Concerning the clinical parameters, patients positive for HSV-1 presented with significantly lower PPD and a trend towards decreased PI. The studies of Ling et al. and Petrovic et al. reported also lower PI scores in chronic periodontitis patients positive for HSV [23,24]. However, these studies demonstrated a positive association between the presence of HSV and increased pocket depth and clinical attachment loss. Furthermore, Saygun et al. found that HSV correlated with higher plaque index and gingival index in chronic periodontitis patients [19].

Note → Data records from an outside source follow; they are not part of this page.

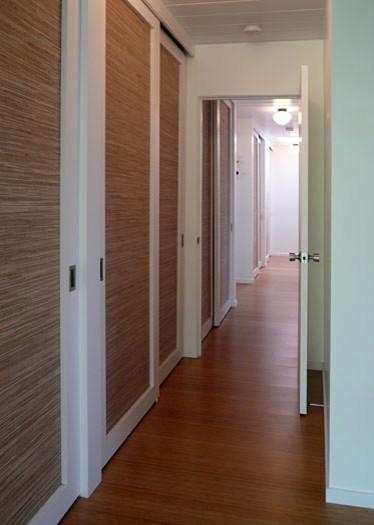 Klopf architecture - hallway with lights on midcentury-hall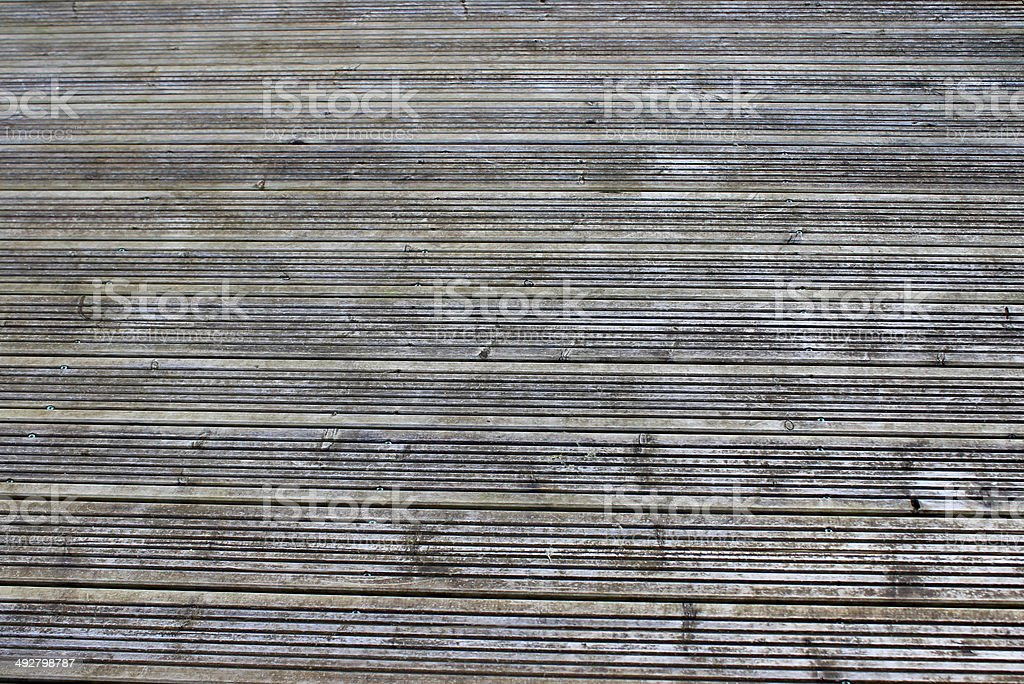 Image of weathered decking timber with no staining or preservatives stock photo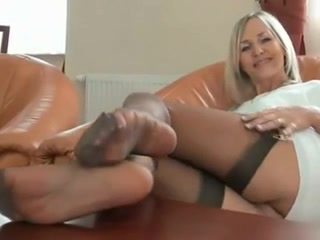Blonde womens feet and legs in sexy sheer pantyhose Hot Blonde In Tan Pantyhose Shows Her Legs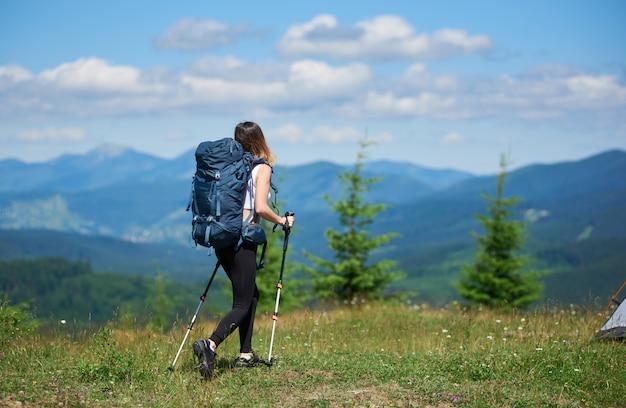 Widok z tyłu aktywnych kobiet podróżujących z plecakiem i kije trekkingowe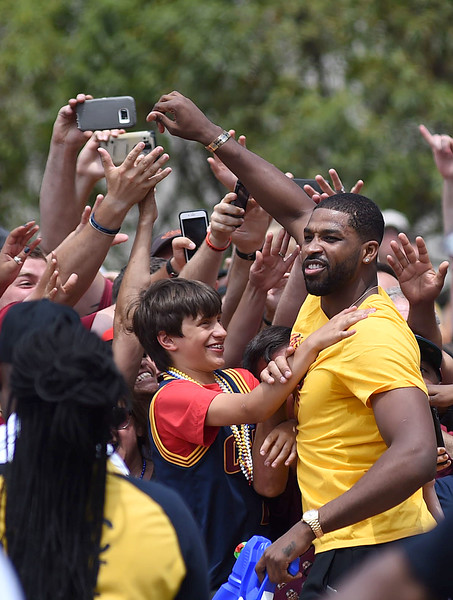 KRISTIN BAUER | GAZETTE Cleveland Cavaliers' Tristan Thompson visits with fans while riding in the parade celebrating the Cavs championship title.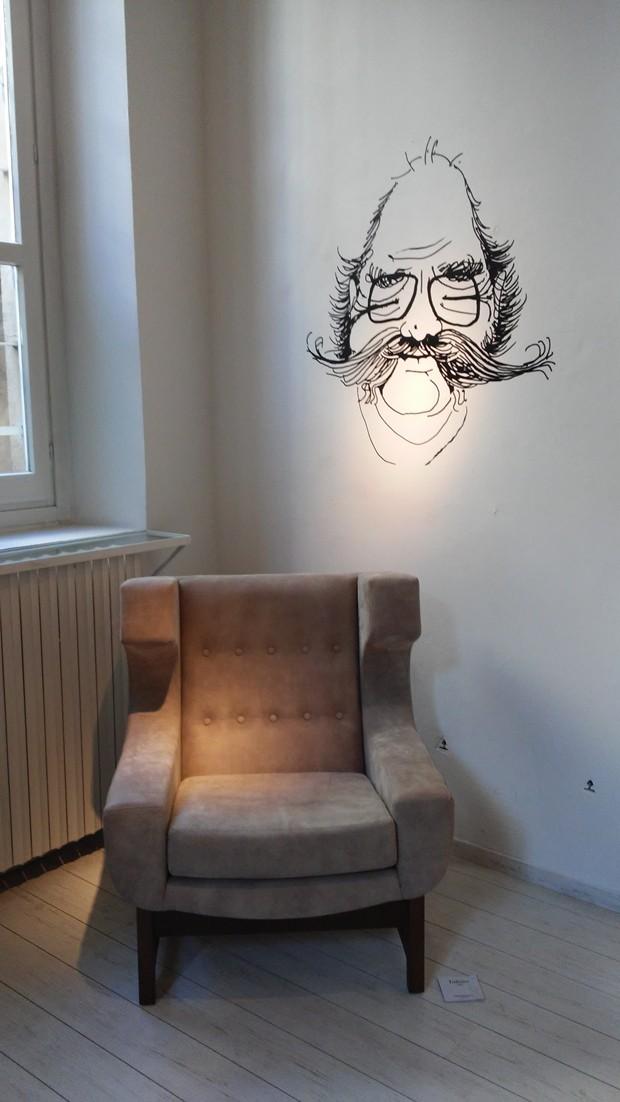 A poltrona Voltaire ao lado de uma caricatura do designer (Foto: Stéphanie Durante/Editora Globo)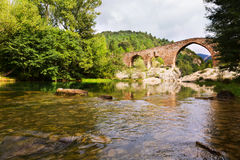 Medieval arched bridge over Llobregat river in  Pyrenees Stock Photography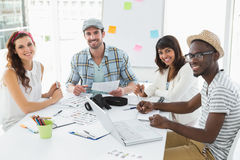 Happy colleagues sitting and looking at camera Royalty Free Stock Image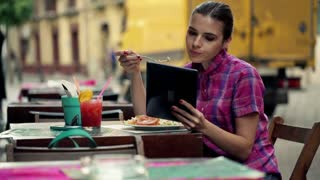 Young woman with tablet eating salad in outdoor bar
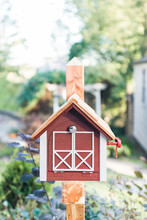 Mailbox Or Postbox Shaped Like A Little Red Barn.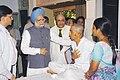 The Prime Minister, Dr. Manmohan Singh consoles an injured person at Lokmanya Tilak Hospital in Mumbai on July 14, 2006.jpg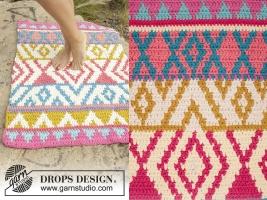 Вязаный коврик с цветным рисунком от Drops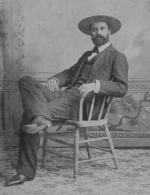 Owen Wister wearing western wear and sitting in a chair.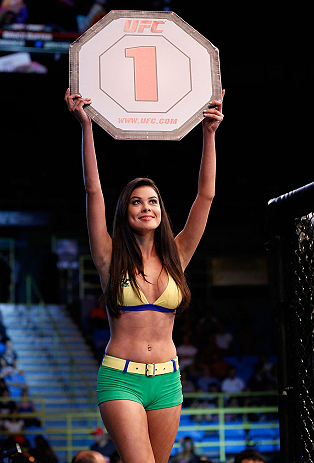 SAO PAULO, BRAZIL - JANUARY 19:  UFC Octagon Girl Camila Rodrigues de Oliveira introduces a round during the UFC on FX event on January 19, 2013 at Ibirapuera Gymnasium in Sao Paulo, Brazil. (Photo by Josh Hedges/Zuffa LLC/Zuffa LLC via Getty Images)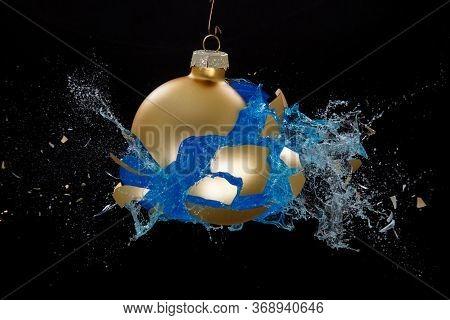 A Golden Bauble Breaking Liquid, Is Splashing Around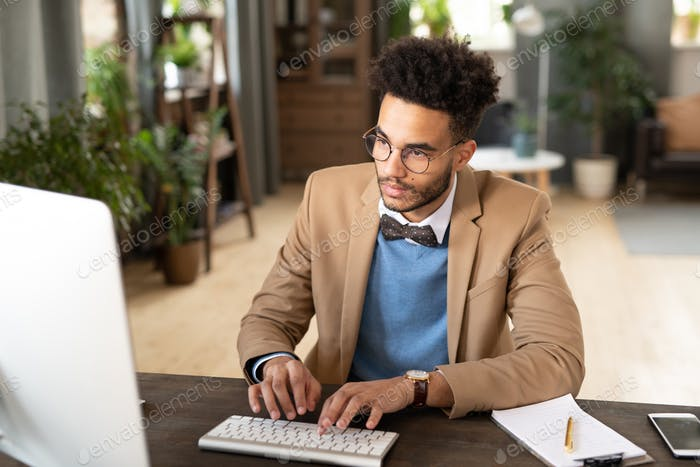 Afro American businessman typing on computer
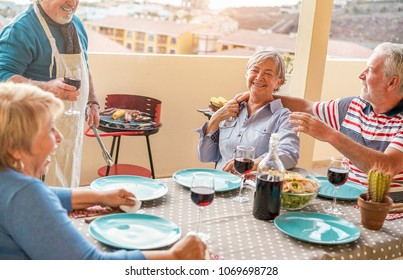 Happy senior friends having fun at barbecue dinner in patio outdoor - Mature old people dining and drinking wine at bbq meal - Focus on right woman face - Joyful elderly lifestyle and summer concept
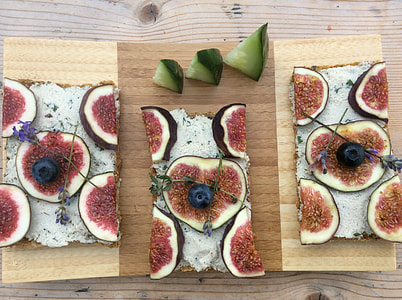 sliced fruits and vegetables on wooden plates
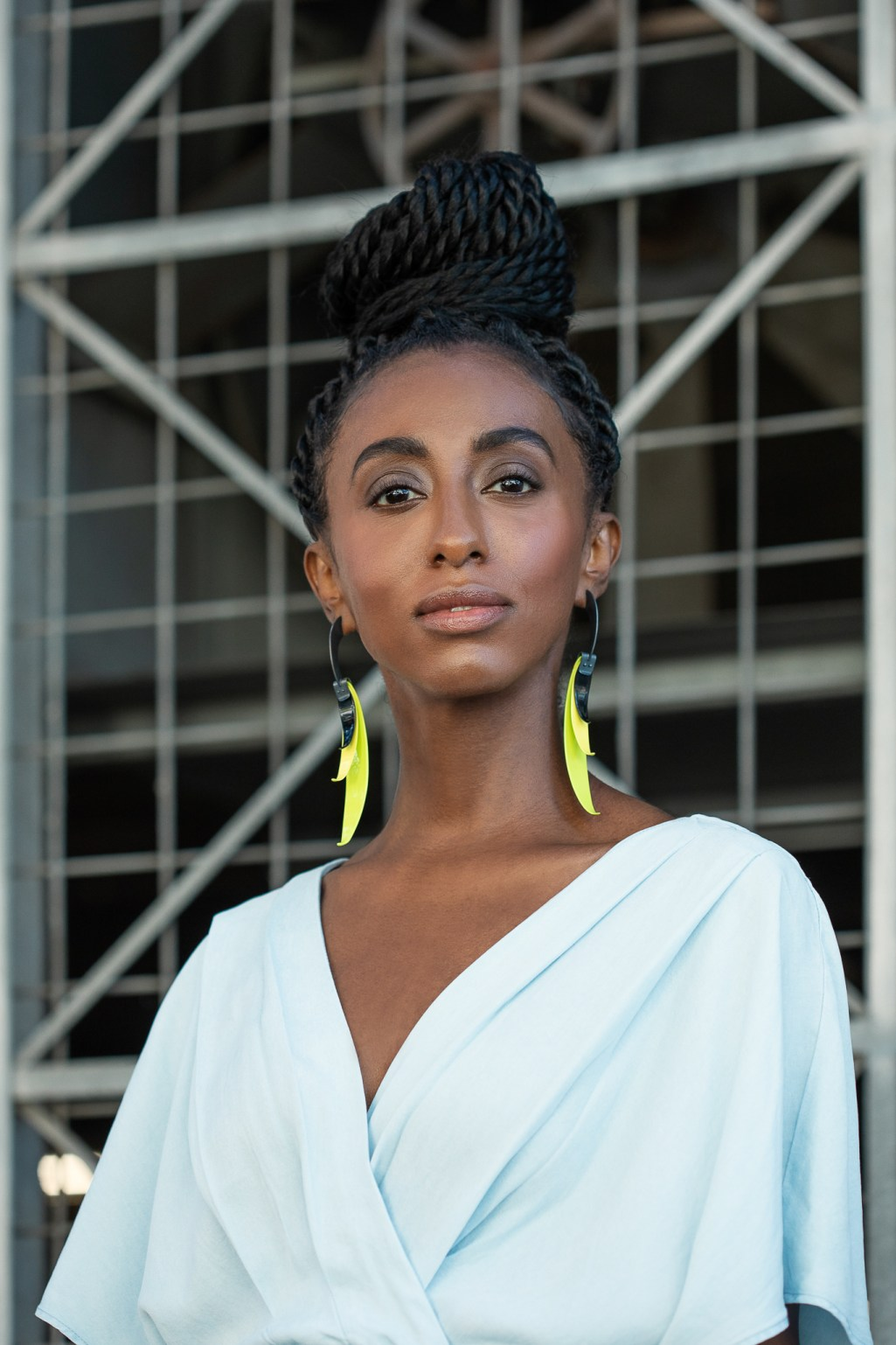 Powerful and bold photography of woman wearing yellow earrings.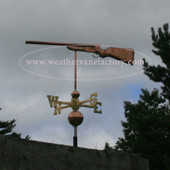 Gun Weathervane left side view on stormy background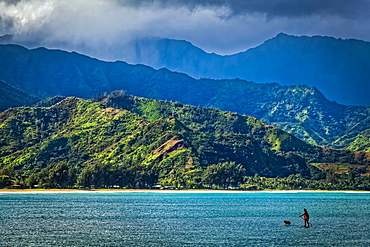 A man and his dog on a stand up paddle board in Hanalei Bay with mountains in background, Hanalei, Kauai, Hawaii, United States of America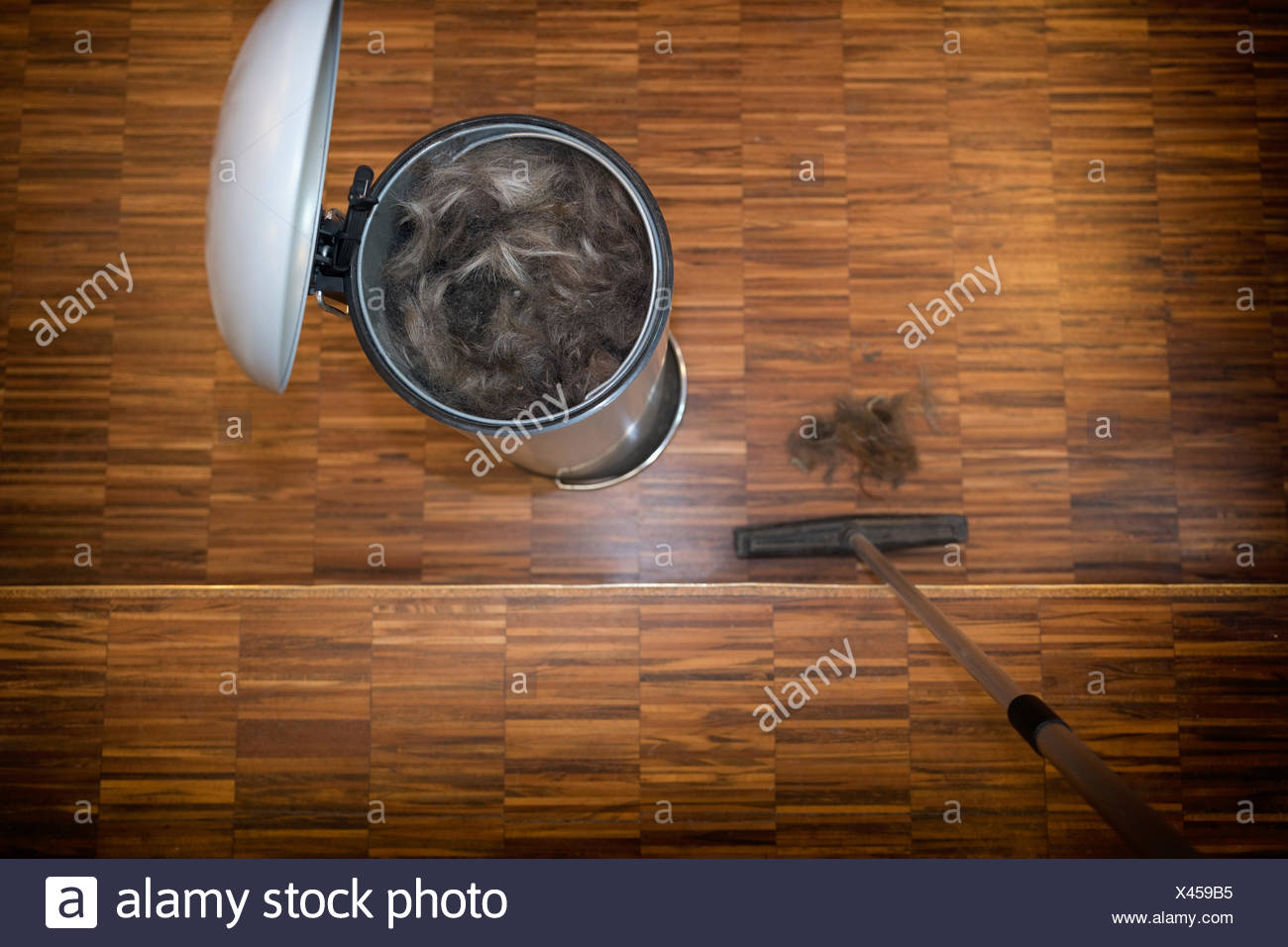 Hair clippings bin haircut off haircut garbage - Stock Image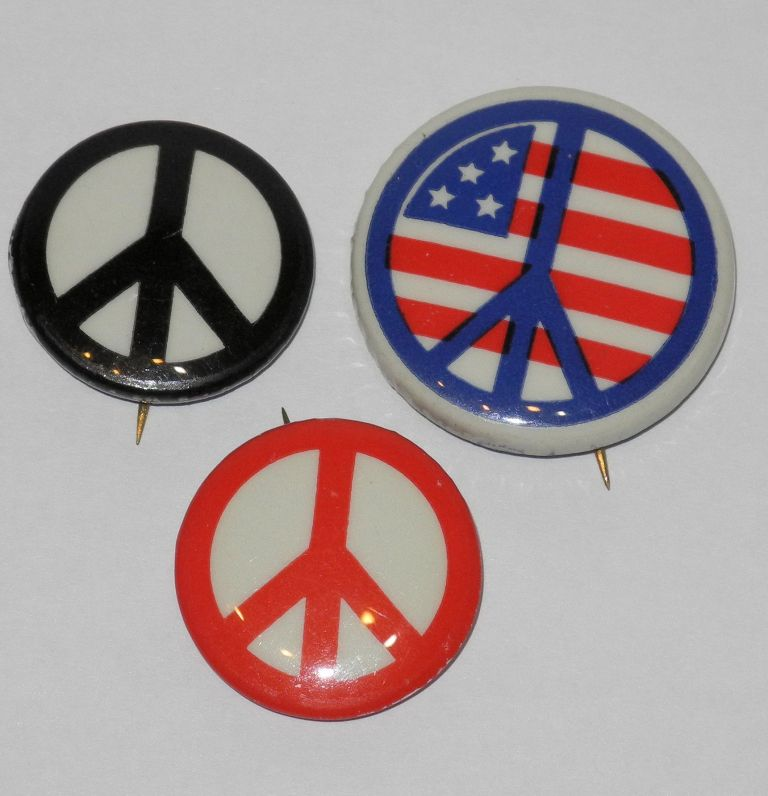 [Three peace sign pinback buttons]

To the knowledge of the authors, for the first time an inverse correlation between HSV-1 detection and PPD is reported. The immunological aspects of HSV biology should be taken into account. It seems that HSV can develop several mechanisms in order to evade the host immune response. There is evidence that HSV can be detected in T-lymphocytes and monocytes/macrophages from chronic periodontitis lesions [34]. HSV-infected cells may be protected by antibody and complement-mediated lysis [35] and they demonstrate a reduced expression of MHC class I antigens [36]. Furthermore, HSV may impair functions of macrophages and neutrophils, as well as disarm natural killer cells [37-39]. Moreover, HSV can down regulate the expression of proinflammatory cytokines by interfering with the NF-kb pathway [40]. These evasion ‘strategies’ could counteract the periodontal breakdown caused by the immune response to bacterial infection and thus it might explain the decreased periodontal pocket depth observed in HSV-1 positive CP patients. However, these speculations should be investigated and confirmed by future studies.

In conclusion, HSV-1 and HSV-2 were detected with similar frequency in chronic periodontitis patients and periodontally healthy subjects. A clinical relevance of herpes virus infection in chronic periodontitis could not be confirmed.